Tulumbacı Sendromu yazımızda tulumbanın ne olduğu, tulumbacıların yangın söndürmeye nasıl gittikleri ve tulumbacıların ana hedefler dışında yapmış oldukları hareketlerinin onları başka hedeflere yöneltmiş olmasını yazdık.
Tulumbacı Sendromu Nedir?
Tulumba, eskiden yangın söndürmede kullanılan bir araçtır. Tulumbacı ekibi genelde 4 kişiden oluşurdu. Ekibin önünde de bir tane reis olurdu. Tulumbacılar naralar atarak yangın yerine giderlerdi. Gençlerden oluşan ekip enerjik ve ayakları çıplak bir şekilde olay yerine giderdi. Elbiselerinin rengi beyaz ve kırmızı kuşakları vardı. 4 kişi tulumbayı omuzlayarak olay yerine koşarlardı. Önlerinde de reis koşardı. Tulumbanın içi boş ve tahtadandı. Yangın yerine gittiklerinde içine su koyarlardı. Suyu pompalayarak hortum aracılığıyla yangına püskürtürlerdi.

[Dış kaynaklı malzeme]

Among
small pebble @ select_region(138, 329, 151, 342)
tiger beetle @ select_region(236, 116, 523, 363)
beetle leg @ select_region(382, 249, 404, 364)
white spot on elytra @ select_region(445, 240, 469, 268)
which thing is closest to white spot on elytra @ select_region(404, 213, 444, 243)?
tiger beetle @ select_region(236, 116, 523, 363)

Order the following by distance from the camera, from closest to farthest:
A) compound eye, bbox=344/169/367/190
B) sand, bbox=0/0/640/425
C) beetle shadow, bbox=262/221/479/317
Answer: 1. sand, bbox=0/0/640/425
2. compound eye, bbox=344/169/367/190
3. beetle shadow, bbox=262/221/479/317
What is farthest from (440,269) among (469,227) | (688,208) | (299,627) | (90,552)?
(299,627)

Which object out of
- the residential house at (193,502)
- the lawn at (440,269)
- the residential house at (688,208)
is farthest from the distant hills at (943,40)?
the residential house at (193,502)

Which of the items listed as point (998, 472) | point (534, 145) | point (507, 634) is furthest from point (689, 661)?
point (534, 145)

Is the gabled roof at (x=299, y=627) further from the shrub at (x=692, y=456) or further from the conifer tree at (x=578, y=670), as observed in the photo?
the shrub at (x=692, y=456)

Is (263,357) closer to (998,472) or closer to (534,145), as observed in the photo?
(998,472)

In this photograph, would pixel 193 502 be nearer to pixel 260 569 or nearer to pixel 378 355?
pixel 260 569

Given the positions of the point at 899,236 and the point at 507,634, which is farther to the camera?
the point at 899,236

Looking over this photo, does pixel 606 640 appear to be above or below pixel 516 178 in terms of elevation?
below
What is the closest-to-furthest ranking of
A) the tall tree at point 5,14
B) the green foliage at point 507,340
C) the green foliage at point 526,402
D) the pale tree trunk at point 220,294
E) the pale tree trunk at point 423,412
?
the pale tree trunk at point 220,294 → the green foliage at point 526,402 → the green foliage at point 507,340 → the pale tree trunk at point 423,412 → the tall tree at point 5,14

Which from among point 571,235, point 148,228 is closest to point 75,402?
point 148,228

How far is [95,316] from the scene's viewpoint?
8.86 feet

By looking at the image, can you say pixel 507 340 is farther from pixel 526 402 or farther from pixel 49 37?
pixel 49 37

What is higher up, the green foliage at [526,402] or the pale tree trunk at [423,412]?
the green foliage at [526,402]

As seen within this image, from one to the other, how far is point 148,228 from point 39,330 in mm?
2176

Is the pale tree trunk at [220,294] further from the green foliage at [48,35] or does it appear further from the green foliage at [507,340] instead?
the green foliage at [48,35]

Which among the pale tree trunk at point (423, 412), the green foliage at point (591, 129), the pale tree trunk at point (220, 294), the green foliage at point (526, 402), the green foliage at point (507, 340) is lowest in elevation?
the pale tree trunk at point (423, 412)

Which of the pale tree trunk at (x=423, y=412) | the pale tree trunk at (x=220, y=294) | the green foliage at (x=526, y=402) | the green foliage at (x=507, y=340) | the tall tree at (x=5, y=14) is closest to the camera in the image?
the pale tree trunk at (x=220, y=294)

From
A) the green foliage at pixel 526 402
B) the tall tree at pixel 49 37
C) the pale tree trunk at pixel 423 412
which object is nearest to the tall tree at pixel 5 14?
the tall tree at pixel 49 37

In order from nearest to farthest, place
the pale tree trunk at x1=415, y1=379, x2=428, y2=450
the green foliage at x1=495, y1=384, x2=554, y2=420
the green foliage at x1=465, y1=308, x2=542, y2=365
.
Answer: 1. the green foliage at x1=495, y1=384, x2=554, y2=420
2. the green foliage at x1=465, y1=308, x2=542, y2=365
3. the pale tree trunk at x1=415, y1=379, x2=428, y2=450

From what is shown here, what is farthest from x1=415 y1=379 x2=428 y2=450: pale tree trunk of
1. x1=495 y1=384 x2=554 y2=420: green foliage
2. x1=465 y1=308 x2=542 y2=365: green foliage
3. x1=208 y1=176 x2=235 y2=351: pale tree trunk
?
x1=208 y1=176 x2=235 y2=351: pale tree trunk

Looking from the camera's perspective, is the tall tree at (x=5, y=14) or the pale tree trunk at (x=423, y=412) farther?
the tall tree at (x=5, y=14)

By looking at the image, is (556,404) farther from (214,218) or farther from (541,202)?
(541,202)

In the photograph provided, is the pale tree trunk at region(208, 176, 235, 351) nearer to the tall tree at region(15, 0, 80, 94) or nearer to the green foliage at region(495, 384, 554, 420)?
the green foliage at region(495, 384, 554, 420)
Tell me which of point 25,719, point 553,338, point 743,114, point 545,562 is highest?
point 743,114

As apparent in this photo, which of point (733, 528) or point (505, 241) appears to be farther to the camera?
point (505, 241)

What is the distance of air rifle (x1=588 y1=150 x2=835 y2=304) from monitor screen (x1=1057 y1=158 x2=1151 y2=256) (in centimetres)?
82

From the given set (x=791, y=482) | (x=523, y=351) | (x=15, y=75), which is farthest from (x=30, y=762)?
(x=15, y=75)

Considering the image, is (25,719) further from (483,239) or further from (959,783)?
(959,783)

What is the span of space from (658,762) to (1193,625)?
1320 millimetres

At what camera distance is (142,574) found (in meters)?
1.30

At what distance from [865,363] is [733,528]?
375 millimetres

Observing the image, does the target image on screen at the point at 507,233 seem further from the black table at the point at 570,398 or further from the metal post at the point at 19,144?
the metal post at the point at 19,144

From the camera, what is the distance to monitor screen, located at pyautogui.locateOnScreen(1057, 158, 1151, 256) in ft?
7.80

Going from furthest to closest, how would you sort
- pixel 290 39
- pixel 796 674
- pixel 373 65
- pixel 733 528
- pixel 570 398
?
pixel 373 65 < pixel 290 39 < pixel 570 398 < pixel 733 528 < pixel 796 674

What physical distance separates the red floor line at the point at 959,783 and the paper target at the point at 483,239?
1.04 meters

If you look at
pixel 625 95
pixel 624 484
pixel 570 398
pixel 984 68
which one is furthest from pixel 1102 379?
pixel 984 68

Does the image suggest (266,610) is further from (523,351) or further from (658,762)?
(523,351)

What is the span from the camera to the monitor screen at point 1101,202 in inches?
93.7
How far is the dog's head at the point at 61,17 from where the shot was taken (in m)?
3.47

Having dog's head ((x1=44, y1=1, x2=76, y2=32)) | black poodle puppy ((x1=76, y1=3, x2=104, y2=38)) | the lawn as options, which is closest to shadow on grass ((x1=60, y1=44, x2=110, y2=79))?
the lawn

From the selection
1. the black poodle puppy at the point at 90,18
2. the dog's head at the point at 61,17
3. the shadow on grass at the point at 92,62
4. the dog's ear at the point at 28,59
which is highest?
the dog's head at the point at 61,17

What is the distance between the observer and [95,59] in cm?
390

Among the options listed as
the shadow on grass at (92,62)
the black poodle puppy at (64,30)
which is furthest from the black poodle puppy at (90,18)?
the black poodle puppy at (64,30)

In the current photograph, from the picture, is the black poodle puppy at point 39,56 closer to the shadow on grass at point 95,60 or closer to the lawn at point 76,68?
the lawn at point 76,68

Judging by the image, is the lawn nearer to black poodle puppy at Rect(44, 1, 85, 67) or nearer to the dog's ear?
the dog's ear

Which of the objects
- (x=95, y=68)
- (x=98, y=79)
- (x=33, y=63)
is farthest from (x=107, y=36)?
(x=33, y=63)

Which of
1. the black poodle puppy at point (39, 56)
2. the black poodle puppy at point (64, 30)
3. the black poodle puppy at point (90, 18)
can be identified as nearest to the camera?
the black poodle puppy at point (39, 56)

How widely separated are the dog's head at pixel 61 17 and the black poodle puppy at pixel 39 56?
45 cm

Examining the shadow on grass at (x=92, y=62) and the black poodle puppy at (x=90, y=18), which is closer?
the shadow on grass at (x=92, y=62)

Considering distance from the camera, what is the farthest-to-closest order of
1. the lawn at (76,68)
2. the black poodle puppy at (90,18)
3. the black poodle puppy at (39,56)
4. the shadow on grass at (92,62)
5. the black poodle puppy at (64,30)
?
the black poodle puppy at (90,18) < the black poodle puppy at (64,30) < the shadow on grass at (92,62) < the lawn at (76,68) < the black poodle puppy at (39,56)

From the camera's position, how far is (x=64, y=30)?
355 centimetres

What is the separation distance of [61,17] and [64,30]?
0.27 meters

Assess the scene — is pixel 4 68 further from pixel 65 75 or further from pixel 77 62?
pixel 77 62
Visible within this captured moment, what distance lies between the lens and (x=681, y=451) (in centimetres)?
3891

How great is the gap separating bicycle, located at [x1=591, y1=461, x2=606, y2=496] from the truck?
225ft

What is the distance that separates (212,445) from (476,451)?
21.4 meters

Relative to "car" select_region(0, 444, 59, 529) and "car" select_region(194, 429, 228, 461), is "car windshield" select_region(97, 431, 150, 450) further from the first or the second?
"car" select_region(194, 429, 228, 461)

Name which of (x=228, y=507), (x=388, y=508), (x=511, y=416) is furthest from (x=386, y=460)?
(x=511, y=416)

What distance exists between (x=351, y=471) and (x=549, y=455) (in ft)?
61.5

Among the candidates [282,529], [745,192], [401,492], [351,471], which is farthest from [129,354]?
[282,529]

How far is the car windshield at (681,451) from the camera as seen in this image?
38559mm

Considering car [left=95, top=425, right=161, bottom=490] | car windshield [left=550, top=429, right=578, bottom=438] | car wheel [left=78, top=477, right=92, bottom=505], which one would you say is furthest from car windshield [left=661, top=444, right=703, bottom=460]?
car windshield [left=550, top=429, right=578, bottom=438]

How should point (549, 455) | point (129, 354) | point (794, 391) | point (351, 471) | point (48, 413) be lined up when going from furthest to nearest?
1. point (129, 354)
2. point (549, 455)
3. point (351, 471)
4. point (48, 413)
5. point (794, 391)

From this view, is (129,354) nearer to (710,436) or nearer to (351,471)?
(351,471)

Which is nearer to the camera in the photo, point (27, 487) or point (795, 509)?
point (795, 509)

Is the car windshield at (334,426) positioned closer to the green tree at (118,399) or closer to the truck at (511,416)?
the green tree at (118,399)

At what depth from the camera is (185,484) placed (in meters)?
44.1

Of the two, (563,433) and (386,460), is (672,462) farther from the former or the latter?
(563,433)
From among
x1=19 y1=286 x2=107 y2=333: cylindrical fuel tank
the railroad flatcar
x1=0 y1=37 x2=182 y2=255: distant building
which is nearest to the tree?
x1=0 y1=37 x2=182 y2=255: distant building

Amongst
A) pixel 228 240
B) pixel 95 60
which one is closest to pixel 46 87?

Tulumbacı Sendromu, bir insan belirli bir hedefe yönelmişken, ayak üstü aniden ortaya çıkan bir başka hedefe dönüp, ana hedefi gözden kaçırırsa bu olaya Tulumbacı Sendromu denilir. Ana hedefinizden sizi uzaklaştıran ani çıkan olayları yapma durumudur. Tulumbacılar da ana hedeften zaman zaman bu şekilde uzaklaşmaktadır.
Tulumbacıların Ana Hedeften Uzaklaşmalarının Nedenleri
5 genç yangın yerine hızlıca koşarken, mezarlık gördükleri zaman durup vefat edenlere dua okumaktadırlar. Bu durum onların ana hedeflerine geç ulaşmasına neden olmaktadır. Aynı şekilde türbelerinde önünden geçerken sandığı yere koyup dua etmektedirler. Sandığı ağır olması da indirip kaldırmayı zorlaştırmaktadır. Tulumbacıların ana amacı yangına hemen müdahale etmekti, ana amaçları dua etmek değildi. Yazılanlara göre yangını söndürdükten sonra aynı yerlerden geçerken bu sefer dua etmiyorlardı. İlk geçtiklerinde dualarını ettikleri için tekrar dua etmeye gerek duymuyorlardı. Burada yapılan hayrın sırasında bir karışıklık vardır. İlk önce yangına müdahale edilmesi daha sonra dua edilmesi gerekirdi.
Tulumbacıların bir diğer ana hedeften sapma durumu ise diğer tulumbacı ekibinin kendilerini yolda geçmesidir. Sollanan tulumbacılar onurlarının kırıldığını düşünmektedirler. Sollanan tulumbacılar tulumbalarını indirerek kuşaklarında taşıdıkları bıçaklarını çıkarmaktadırlar. Mecburen sollayan tulumbacılar da tulumbalarını indirerek bıçaklarını çekmektedirler. Her iki ekipte ana hedeflerinden şaşmış oldu. Birbirlerine saldıran tulumbacılardan hangisi galip gelirse, diğerinin sandığını kendi sandıklarının üstüne koyarak yangın yerine giderdi. Sandık kapma olayı adı verilen bu durum tulumbacılar arasında prestij meselesi idi. Çoğunlukla külhanda saklarlardı. Yangın ise ikinci planda kalmış oldu.
Günlük hayatımızda tulumbacı sendromuyla her zaman karşı karşıyayız. Trafikte, iş yaşamında, okulda, evde ana hedefi bize unutturacak bir çok ani çıkan hedefler bulunmaktadır. Ana hedefi önceliğimiz konumunda tutmalıyız.
Klinik Psikolog Prof. Dr. Üstün Dökmen’in videosundan yardım alınmıştır.